I believe that maternal mortality is not merely a social injustice issue, but it also reflects a poorly negotiated and implemented social contract.  When I think about the social contract within the maternal health field, I reflect on philosopher Rousseau’s famous quote, ‘’Man was born free, and he is everywhere in chains.’’ This quote deeply resonates with the status of women in the world, who, despite being born free, are bound by society to handle the most controversial gender responsibility of giving birth and to be prisoners of sociocultural norms and practices, discourses, and governments’ actions or lack of action thereof. 

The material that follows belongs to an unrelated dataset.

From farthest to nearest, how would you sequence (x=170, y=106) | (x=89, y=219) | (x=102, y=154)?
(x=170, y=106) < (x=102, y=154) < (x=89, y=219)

The modern discourse on women’s health is currently fuelled by intense debates around what had been branded by multiple international media as ‘’a war on reproductive rights.’’ including issues of human reproduction, contraception, abortion and post-abortion care, sexuality education, and LGBTQ (key population) rights. These highly emotive issues are fiercely debated in a partisan manner. No matter which side you are on these debates, you would perhaps agree with me that we need deeper and more engaging conversations on the same in African countries. The persistent pro-natalist norms and debates in many African countries cast women’s primary identities as child bearers: “Marry and give birth,” they say, no questions asked! This expectation, one without a social contract, of assuming that women must live up to the childbearing role while remaining safe and in good physical and mental health during the process is one of the biggest social scams in our history.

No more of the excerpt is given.